Reactions are carried out using the SX20 fitted with a 20 µl optical cell and drive volumes of ~ 100 µl. Normally, 4 to 8 time traces are averaged to achieve an adequate signal/noise ratio. Consequently, to fill the flow circuit and obtain the averaged trace a minimum volume of ~ 800 µl is required for each time trace measured. For the investigation of ligand binding kinetics, pseudo-first order conditions are often applied, whereby the reactant that is not the optical signal transmitter is present in large excess (~ µM concentration). The required concentration of the signal-transmitting reactant is usually in the nM-µM range, depending on its optical signature.
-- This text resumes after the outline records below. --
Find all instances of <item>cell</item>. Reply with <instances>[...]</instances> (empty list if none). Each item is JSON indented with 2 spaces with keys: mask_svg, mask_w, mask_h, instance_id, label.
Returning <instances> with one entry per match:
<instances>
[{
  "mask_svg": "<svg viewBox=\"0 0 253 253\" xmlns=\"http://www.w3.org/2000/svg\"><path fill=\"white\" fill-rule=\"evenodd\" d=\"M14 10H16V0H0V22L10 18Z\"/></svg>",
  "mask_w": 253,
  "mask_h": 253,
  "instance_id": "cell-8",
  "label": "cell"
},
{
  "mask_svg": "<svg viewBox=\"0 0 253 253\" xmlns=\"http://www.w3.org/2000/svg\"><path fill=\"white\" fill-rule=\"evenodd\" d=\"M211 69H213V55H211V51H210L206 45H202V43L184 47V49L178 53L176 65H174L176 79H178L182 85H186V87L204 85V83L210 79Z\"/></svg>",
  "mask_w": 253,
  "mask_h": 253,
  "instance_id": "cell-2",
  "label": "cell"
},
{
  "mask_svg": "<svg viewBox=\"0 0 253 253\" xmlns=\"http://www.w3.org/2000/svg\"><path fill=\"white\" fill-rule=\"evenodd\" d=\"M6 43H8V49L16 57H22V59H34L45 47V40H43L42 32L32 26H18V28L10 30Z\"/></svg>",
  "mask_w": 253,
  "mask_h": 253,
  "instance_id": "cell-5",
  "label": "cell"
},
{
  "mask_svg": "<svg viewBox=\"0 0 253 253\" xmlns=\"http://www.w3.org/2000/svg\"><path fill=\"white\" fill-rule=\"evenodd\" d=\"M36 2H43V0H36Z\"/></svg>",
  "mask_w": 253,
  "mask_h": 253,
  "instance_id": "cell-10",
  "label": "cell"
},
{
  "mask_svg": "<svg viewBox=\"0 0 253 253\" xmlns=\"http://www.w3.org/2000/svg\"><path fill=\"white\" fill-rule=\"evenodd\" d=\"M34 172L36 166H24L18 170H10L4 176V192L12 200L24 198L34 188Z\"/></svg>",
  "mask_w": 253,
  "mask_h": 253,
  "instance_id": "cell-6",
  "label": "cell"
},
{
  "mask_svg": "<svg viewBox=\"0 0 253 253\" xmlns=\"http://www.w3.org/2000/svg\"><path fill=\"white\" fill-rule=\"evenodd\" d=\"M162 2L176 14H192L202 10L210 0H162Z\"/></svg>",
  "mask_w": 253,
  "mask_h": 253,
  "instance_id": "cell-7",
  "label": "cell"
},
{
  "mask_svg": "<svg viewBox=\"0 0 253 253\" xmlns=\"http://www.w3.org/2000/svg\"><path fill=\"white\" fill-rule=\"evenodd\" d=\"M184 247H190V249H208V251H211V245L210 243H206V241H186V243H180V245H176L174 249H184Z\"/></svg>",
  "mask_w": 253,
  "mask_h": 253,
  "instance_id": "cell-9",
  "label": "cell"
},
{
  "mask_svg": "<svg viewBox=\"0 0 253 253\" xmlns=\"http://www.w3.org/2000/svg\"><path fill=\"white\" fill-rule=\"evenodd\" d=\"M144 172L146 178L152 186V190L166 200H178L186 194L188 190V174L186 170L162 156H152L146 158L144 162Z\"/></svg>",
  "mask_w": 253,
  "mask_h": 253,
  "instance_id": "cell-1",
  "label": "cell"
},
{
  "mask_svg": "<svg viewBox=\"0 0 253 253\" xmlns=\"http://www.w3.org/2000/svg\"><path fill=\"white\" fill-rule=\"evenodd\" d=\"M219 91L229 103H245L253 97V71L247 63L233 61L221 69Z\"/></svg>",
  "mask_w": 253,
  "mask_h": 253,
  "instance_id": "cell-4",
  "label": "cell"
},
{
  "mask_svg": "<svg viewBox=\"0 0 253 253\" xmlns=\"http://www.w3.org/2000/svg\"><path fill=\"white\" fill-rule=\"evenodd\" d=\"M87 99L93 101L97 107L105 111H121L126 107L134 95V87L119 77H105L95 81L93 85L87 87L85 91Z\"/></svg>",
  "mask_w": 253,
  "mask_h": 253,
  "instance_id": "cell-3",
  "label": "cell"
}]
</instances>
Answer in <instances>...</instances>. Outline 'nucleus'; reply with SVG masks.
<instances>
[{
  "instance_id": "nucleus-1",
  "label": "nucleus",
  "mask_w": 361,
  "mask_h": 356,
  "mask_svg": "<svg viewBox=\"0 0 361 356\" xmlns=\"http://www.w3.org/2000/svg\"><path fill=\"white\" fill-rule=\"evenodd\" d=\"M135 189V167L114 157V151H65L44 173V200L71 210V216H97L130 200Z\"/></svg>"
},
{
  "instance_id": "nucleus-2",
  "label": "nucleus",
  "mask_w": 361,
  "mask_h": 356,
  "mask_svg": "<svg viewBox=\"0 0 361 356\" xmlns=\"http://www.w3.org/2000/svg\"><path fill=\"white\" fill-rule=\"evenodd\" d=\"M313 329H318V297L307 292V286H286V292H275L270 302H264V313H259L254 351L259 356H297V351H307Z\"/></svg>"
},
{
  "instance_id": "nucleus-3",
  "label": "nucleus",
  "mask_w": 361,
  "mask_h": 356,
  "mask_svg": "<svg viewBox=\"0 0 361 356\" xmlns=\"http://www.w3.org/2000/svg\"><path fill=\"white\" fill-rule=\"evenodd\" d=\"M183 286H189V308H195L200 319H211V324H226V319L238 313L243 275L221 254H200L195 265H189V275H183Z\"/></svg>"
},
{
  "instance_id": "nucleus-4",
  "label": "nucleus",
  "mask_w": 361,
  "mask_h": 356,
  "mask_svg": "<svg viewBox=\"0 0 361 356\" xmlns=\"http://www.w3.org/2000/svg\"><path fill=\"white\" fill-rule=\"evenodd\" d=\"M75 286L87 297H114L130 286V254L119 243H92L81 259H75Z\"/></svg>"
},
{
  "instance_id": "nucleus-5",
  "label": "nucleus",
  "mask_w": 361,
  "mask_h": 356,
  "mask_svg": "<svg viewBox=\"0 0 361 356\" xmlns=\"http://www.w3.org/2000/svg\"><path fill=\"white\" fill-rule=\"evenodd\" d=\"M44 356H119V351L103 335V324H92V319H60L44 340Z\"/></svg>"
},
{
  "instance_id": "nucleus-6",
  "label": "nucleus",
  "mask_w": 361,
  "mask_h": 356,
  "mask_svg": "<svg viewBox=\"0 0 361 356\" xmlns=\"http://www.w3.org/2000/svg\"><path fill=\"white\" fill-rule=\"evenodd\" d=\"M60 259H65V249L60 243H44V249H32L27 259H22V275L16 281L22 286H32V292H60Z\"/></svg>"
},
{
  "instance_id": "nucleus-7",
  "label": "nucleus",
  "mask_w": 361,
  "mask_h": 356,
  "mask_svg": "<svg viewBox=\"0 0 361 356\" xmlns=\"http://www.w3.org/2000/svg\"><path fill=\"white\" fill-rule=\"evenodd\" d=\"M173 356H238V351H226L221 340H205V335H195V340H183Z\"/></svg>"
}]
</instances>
The sequential (or double) mixing mode of the Stop Flow is particularly suitable to study the reactivity of intermediate and transient species. The sequential mixing configuration equips the instrument with four syringes and two drive rams. The first drive mixes two reagents (A and B) into an aging loop and, after a user defined aging period (within the range of 14 ms to 1000 s), a second drive mixes the aged solution with a third reagent (C) in the stopped-flow cell.